There’s a Harry Potter fanfic over at fanfic.net, Harry Potter and the methods of rationality. (You can download it in one big pdf). As fanfic, it’s very bad because everybody is acting out of character half the time.

But as “science explained using Pottervers” it’s very interesting. There’s one chapter where Harry (who’s supersmart and knows more books than Hermione) meets Hermione on the train and explains to her how important it is to devise a test not only that validates your theory, but one that invalidates it. His test is
saying three numbers, and finding out the rule. After Hermione tries several modifications, he finally reveals an even simpler rule, and says only about 20% of people get it. (that’s because, as the Cracked article explains, we’re hardwired psychologically to be right. Subconscious, we don’t want to be proven wrong.)
*I just watched a Mythbusters special: 25 best parts of the show, and they had segments talking with them. In one clip, with failed set-ups, Adam stressed that to a scientist, a busted test is still very important, because negative data is still data.

** And then a bird flies by and catches your ball, and you amend your law again :slight_smile:

Cecil addressed this once, when commenting on a different (though related) topic. His explanation is as good as any (start at “Exception Stupidity, Part Two”):

Or, as some people like to say, “Not even wrong.” It’s nonsensical. It cannot be addressed in any meaningful way.

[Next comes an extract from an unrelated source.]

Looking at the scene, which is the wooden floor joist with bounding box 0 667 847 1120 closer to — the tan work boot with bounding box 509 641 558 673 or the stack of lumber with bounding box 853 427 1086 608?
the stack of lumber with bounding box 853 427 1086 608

A friend of mine is currently trying to convince me of the existence of the human soul. But the terms are so negatively defined – massless, intangible, invisible, undetectable, cannot be stopped by any object or force – that the object is the subject of “nonsensical” definitional terms.

There is a classical truism in confirmation theory: “You cannot prove a negative.” This is generally true, but I would like to point out a class of exceptions. You can prove a negative in such limited cases as permit an exhaustive search of the experimental space.

I cannot prove that there is no “Bigfoot” – an undiscovered large anthropoid living in the American north-west. But I can prove that there isn’t one in my living room, because I have the ability to search my living room exhaustively (at least at one the scale required.) The American north-west is simply too large for that expedient.

(The last time I said this, someone said, “What about a microscopic bigfoot?” So, to quote Ray Bradbury, I hit him.)

Another class of things that it would be possible to disprove the existence of (that is, prove not to exist) would be things purported to have contradictory properties, like a cube that is red all over and green all over, or a four-sided triangle, or thing that has everything in it, or an omniscient, omnipotent being.